* [INPUT FOR THIS TASK]

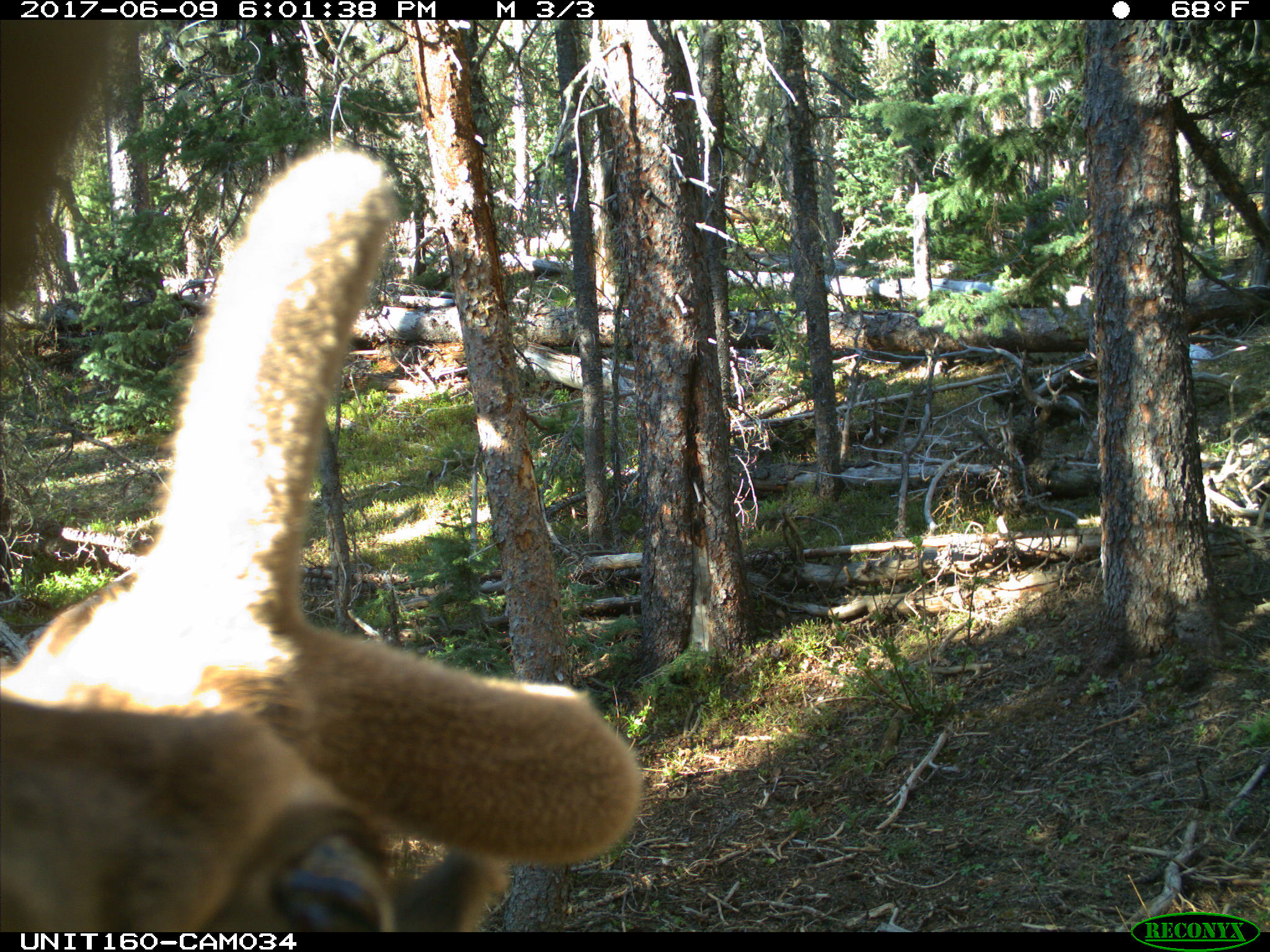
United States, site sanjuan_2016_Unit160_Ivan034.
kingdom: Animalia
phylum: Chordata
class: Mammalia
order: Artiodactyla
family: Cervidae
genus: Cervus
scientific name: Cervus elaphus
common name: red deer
==
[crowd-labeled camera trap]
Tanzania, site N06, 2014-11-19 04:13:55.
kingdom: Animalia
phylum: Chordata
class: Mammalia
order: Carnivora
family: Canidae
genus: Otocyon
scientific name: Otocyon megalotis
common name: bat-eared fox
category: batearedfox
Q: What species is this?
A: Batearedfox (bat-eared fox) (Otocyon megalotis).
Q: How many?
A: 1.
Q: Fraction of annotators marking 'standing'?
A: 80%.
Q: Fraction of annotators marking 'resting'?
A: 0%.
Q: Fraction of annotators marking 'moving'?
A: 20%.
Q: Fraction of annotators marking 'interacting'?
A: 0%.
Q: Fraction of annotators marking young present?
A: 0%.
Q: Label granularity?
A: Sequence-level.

* [PROBLEM TO SOLVE]
All lines above between those holding "United States, site" and "common name: red deer", inclusive, must be set down unchanged, and no other line may be included.

* [TASK SOLUTION]
United States, site sanjuan_2016_Unit160_Ivan034.
kingdom: Animalia
phylum: Chordata
class: Mammalia
order: Artiodactyla
family: Cervidae
genus: Cervus
scientific name: Cervus elaphus
common name: red deer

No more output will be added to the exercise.